1969年、細野晴臣、松本隆、鈴木茂とロックバンド「はっぴいえんど」を結成しデビュー(結成当初は「ヴァレンタイン・ブルー」として活動)、1973年の解散後は、自身のレーベル“Niagara(ナイアガラ)”を創設、「シュガー・ベイブ」(山下達郎、大貫妙子ら)のアルバム『SONGS』を発売した1975年から活動をスタートさせる。

以降、シンガーソングライターとしてはもちろん、音楽プロデューサー、アレンジャー、ラジオDJ、レコーディングエンジニア、著述家など多才な活動を展開し、“ナイアガラフリーク”といわれるファンを獲得。
特に、1981年に発売された『A LONG VACATION』、翌82年の『NIAGARA TRIANGLE VOL.2』、84年の『EACH TIME』は、当時の若者文化、風俗を象徴する作品となり、音楽的にもジャパニーズ・ポップスの礎を築いたと言われている。

また、自身の作品以外にも多くのプロデュース、楽曲提供を行っており、代表的な作品は、松田聖子に提供した『風立ちぬ』(81年)、森進一の『冬のリヴィエラ』(82年)、小林旭『熱き心に』(85年)などがある。
1997年には自身13年ぶりのオリジナル作品『幸せな結末』、2003年には『恋するふたり』を発表。いずれの曲もTVドラマの主題歌となり、大ヒットした。最近では、1996年に「ラッツ&スター」がカバーしてヒットした『夢で逢えたら』(77年)を「キンモクセイ」がカバー、CM曲として使われている。


A LONG VACATION
A LONG VACATION
(SRCL-5000)
NIAGARA TRIANGLE VOL.2
NIAGARA TRIANGLE VOL.2
(SRCL-5001)
NIAGARA SONG BOOK
NIAGARA SONG BOOK
(CSCL-1663)
船村徹 Profile
1932(昭和7)年栃木県生まれ。

1949(昭和24)年に上京、東洋音楽学校(現在の東京音楽大学)ピアノ科で学びながら、盟友であった作詞家、高野公男とともに創作活動に入る。戦後の厳しい生活の中、進駐軍を慰問するバンドのバンドマスターなどをしながら作曲を続け、1955年に2人で発表した『別れの一本杉』が大ヒットとなる。

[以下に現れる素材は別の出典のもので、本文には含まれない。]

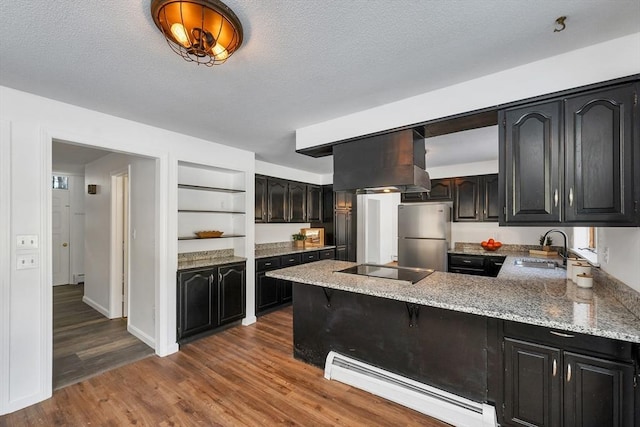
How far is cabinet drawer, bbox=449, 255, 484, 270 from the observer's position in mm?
4473

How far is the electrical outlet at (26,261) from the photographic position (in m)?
2.22

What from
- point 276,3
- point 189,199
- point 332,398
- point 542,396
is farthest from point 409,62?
point 189,199

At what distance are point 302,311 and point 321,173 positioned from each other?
380 cm

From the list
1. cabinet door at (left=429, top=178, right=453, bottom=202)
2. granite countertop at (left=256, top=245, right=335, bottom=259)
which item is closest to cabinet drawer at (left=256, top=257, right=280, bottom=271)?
granite countertop at (left=256, top=245, right=335, bottom=259)

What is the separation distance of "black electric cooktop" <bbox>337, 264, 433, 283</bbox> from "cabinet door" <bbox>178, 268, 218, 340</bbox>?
175 centimetres

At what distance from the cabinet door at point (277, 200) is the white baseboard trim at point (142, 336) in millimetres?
2285

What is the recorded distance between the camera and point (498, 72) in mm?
1949

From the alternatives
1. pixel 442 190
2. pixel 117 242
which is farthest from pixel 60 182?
pixel 442 190

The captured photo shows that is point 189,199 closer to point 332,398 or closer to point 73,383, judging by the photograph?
point 73,383

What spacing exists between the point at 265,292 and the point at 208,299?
998 millimetres

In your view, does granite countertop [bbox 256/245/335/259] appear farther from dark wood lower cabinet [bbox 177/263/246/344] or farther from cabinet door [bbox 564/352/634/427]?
cabinet door [bbox 564/352/634/427]

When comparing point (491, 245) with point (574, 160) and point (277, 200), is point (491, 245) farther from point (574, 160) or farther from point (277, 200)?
point (277, 200)

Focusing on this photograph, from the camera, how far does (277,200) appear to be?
4.91m

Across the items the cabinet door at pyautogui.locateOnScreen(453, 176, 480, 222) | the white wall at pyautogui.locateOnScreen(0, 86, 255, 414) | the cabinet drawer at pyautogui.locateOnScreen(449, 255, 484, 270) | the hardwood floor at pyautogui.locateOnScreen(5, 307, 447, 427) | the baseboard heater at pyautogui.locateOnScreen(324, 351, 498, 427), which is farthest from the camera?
the cabinet door at pyautogui.locateOnScreen(453, 176, 480, 222)
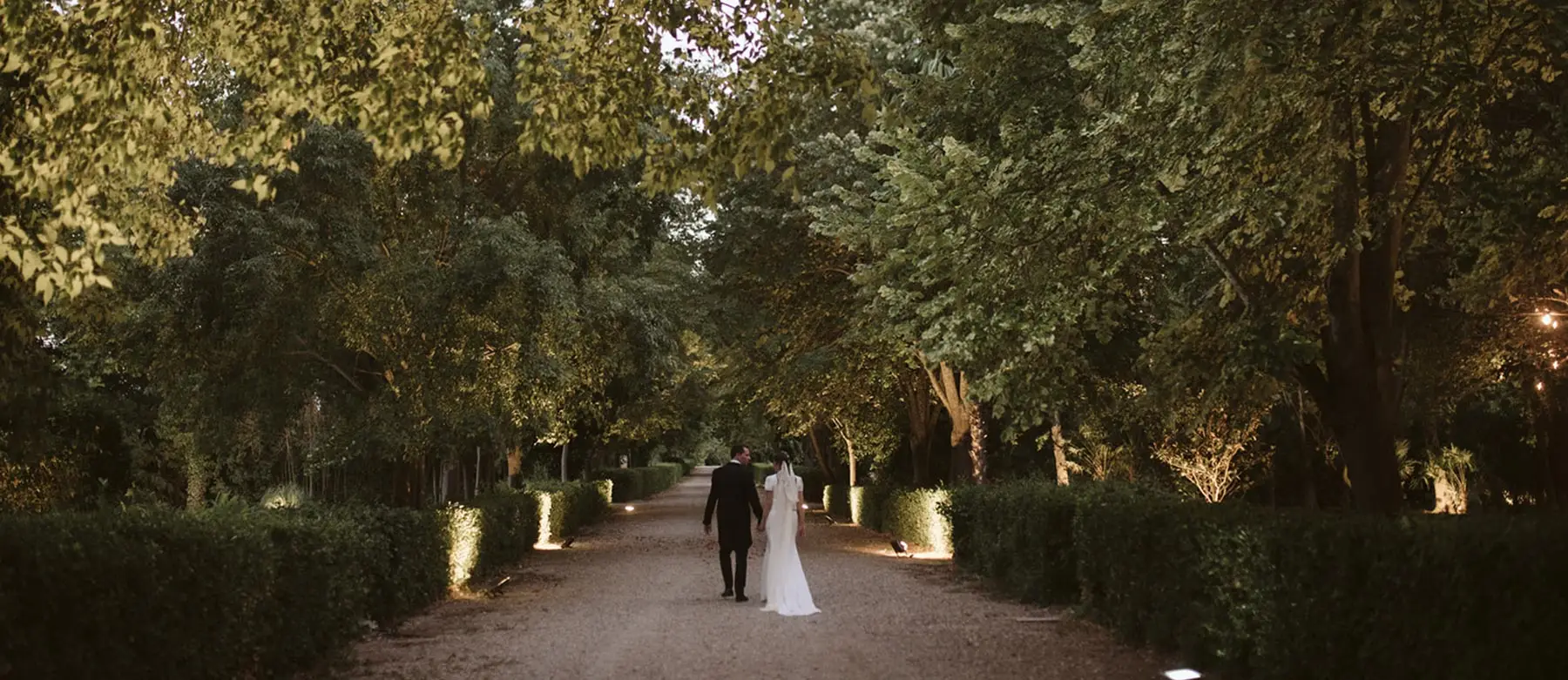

翌56年にはコロムビアレコードの専属作家として創作を開始したが、同年9月に高野が26歳の若さで他界。同年、高野が病床で船村に遺したメモをもとに『男の友情』を発表。1961年に発表した『王将』は、ロカビリーやツイストが全盛の時代の中で戦後初のミリオン・セラーとなり、レコード大賞特別賞を受賞した。

フリーの作曲家として活動を始めた1978年には、全国各地の公民館などを訪れて自作をギターで弾き語り、歌作りの原点を模索する“演歌巡礼”をスタートさせる。この巡礼の旅は今もなお続けられ、各地で“日本人の心゛を歌い続けている。

作曲活動は50年以上におよび、『兄弟船』(82年)、『矢切りの渡し』(83年)、『みだれ髪』(87年)など、数多くの名曲を生み出す一方、社団法人日本作曲家協会最高顧問、栃木県警察本部顧問、横綱審議委員会委員を務めるなど、その活躍は多方面にわたる。

1995年に紫綬褒章、2003年に旭日中綬章を受章。2004年10月よりJASRAC(日本音楽著作権協会)会長。